-- START OF Passage to read --
Hood River Valley High School is a public high school in Hood River, Oregon, United States. It  opened in September 1970 as the result of a consolidation of the former Hood River and Wy'East high schools.

Academics
Hood River Valley High School is a Title 1 school.

The school has a dropout rate of 2.8% and an attendance rate of 94%. Of the 38% of students who took the SAT, the average verbal score was 504 and the average math score was 507. In the 2006 Oregon Statewide Assessments, the score for reading was 57%, the state average being 55%. For science, the score was 50%, below the state average of 62%. In writing the score was 55%, equal to the state average of 55%. The score for math was 38%, and the state average was 45%.

In 2008, 76% of the school's seniors received a high school diploma. Of 314 students, 238 graduated, 53 dropped out, five received a modified diploma, and 18 were still in high school in 2009.
-- END OF Passage to read --
*Instruction 1*.
Reproduce the passage on Hood River Valley High School word for word, from start to finish.
-- START OF Dataset rows --
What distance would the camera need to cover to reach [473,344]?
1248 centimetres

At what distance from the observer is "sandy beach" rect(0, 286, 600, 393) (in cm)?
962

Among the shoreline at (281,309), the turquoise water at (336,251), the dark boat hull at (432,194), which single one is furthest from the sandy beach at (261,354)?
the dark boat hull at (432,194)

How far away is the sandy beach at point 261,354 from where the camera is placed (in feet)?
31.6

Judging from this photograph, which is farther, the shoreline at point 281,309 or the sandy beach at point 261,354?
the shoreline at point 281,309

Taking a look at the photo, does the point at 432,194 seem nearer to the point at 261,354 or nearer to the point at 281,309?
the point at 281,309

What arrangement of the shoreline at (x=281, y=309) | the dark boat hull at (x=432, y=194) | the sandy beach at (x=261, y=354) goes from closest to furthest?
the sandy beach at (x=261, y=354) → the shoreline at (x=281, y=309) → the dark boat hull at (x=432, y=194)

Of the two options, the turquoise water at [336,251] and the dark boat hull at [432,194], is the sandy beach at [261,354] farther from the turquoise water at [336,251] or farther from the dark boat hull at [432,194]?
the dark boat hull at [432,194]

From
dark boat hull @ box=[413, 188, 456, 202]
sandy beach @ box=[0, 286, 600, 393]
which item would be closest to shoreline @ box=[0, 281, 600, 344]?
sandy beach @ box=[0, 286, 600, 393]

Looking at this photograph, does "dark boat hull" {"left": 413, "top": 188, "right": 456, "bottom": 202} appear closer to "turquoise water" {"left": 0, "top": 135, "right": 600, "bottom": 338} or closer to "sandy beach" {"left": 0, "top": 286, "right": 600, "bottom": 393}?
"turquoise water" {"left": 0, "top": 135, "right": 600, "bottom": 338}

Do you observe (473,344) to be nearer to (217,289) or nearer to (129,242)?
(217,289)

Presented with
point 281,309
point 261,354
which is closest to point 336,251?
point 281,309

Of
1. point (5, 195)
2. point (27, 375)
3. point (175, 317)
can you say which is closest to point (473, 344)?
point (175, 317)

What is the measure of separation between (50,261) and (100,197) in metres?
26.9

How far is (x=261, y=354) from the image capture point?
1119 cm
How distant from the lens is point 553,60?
-- END OF Dataset rows --
*Instruction 2*.
Show every line of the records that contains the string "bottom".

*Task solution 1*.
Hood River Valley High School is a public high school in Hood River, Oregon, United States. It  opened in September 1970 as the result of a consolidation of the former Hood River and Wy'East high schools.

Academics
Hood River Valley High School is a Title 1 school.

The school has a dropout rate of 2.8% and an attendance rate of 94%. Of the 38% of students who took the SAT, the average verbal score was 504 and the average math score was 507. In the 2006 Oregon Statewide Assessments, the score for reading was 57%, the state average being 55%. For science, the score was 50%, below the state average of 62%. In writing the score was 55%, equal to the state average of 55%. The score for math was 38%, and the state average was 45%.

In 2008, 76% of the school's seniors received a high school diploma. Of 314 students, 238 graduated, 53 dropped out, five received a modified diploma, and 18 were still in high school in 2009.

*Task solution 2*.
Looking at this photograph, does "dark boat hull" {"left": 413, "top": 188, "right": 456, "bottom": 202} appear closer to "turquoise water" {"left": 0, "top": 135, "right": 600, "bottom": 338} or closer to "sandy beach" {"left": 0, "top": 286, "right": 600, "bottom": 393}?
"turquoise water" {"left": 0, "top": 135, "right": 600, "bottom": 338}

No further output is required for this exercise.